How does c++ know where to point to the memory after new/delete?

Question

I'm reading this book for the second time: "C++ primer plus" and one thing caught my eye: https://i.sstatic.net/xZYUW.jpg

Often memory is represented like a linear block(1), say you allocate 2 new blocks of memory,"a" and "b" in (2) and then delete "a" in (3). The arrow is the pointer to free memory according to the book/tutorials. Now these are my questions:

• Do you have 2 pointers to the free memory or just one?
• If you can only have one pointer, and the pointer points to block "a" (which is free again), what if you want to allocate more memory then you have available in "a"?

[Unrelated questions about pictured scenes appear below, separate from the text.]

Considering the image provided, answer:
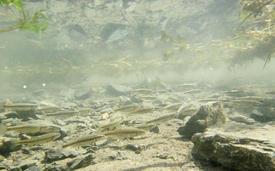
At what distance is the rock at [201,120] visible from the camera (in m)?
3.17

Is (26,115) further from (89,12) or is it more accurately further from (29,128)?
(89,12)

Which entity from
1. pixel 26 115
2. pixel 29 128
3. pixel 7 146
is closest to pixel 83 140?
pixel 29 128

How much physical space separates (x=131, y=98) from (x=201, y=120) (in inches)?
312

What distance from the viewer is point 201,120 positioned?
10.5 ft

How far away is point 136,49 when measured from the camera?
2309 centimetres

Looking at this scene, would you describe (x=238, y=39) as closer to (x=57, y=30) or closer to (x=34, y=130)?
(x=34, y=130)

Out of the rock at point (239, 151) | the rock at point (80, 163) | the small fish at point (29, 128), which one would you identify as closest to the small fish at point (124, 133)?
the rock at point (80, 163)

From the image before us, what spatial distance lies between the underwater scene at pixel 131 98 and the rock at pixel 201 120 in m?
0.03

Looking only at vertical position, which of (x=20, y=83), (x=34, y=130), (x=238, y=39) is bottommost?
(x=34, y=130)

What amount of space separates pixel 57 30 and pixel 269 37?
77.9 ft

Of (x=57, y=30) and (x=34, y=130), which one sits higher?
(x=57, y=30)

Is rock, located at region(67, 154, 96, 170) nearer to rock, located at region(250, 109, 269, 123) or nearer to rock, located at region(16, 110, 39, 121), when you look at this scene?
rock, located at region(16, 110, 39, 121)

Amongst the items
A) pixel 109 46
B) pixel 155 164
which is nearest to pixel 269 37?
pixel 155 164

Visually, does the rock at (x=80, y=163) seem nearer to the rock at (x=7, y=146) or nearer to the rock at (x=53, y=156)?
the rock at (x=53, y=156)
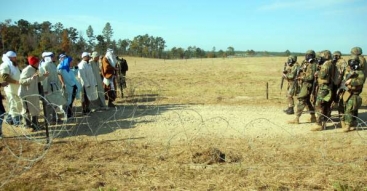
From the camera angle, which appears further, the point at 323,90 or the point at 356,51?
the point at 356,51

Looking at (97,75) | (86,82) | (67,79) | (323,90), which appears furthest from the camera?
(97,75)

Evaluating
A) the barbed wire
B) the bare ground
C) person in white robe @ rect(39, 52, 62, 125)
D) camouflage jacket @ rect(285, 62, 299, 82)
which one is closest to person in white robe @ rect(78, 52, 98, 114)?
the barbed wire

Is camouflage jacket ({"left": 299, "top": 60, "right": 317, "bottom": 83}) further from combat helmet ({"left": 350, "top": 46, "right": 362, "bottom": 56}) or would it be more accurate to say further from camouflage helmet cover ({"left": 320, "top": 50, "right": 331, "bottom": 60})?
combat helmet ({"left": 350, "top": 46, "right": 362, "bottom": 56})

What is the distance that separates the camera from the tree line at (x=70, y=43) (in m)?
42.6

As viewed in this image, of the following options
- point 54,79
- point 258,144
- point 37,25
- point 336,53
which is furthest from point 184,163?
point 37,25

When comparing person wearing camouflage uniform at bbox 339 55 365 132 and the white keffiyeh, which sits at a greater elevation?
the white keffiyeh

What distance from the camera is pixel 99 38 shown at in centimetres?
6706

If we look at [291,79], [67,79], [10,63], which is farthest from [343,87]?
[10,63]

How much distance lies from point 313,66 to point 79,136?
5706 millimetres

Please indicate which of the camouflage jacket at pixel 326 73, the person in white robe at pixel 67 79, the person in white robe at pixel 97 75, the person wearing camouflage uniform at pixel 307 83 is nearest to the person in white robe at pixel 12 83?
the person in white robe at pixel 67 79

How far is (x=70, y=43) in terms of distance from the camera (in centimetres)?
5491

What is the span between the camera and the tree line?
4262 centimetres

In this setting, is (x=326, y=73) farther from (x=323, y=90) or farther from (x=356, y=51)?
(x=356, y=51)

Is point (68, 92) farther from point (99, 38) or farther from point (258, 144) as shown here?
point (99, 38)
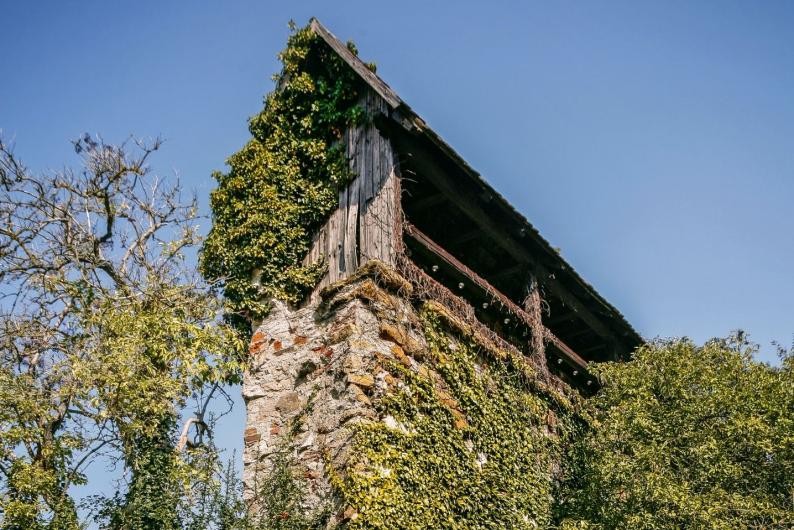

EDIT: I'm trying to understand how memory allocation really works behind the scenes, so I would like to know into more detail what happens when I type: "int i=0;" or "while(running)".

Answer 1

There are no pointers to free memory. Ultimately this is handled, and controlled by, the operating system. It could have already allocated the memory used by a to another process at that point.

You can have as many pointers as you want (well, as many as you have memory for). And they can point to anything, whether they are pointing to used memory or not.

If you try to allocate more memory than the OS will give you, new will fail, resulting in an exception (std::bad_alloc).

Answer 2

Dynamic memory allocation works a bit differently than you presented it in your question. If you allocate two blocks of memory separately, they aren't neccessarily next to each other. If you allocate them with the same new statement (such as as part of a struct or array) then later delete only one of them, then they would be adjacent, but that is a very odd thing to do.

Look at the syntax of new:

int* a = new int;

The new operator actually returns a pointer to the allocated memory, and stores it in the pointer a. If you call it twice, you get two different pointers to two different blocks of memory.

If you're allocating with an array, then you get one pointer to the first element of the array. However, calling delete doesn't get rid of the pointer, it gets rid of the thing that it points to. So if you were to delete the first element of a (not the entire array) then attempting to access the memory at a would produce undefined behavior, but accessing a[1] would be just fine.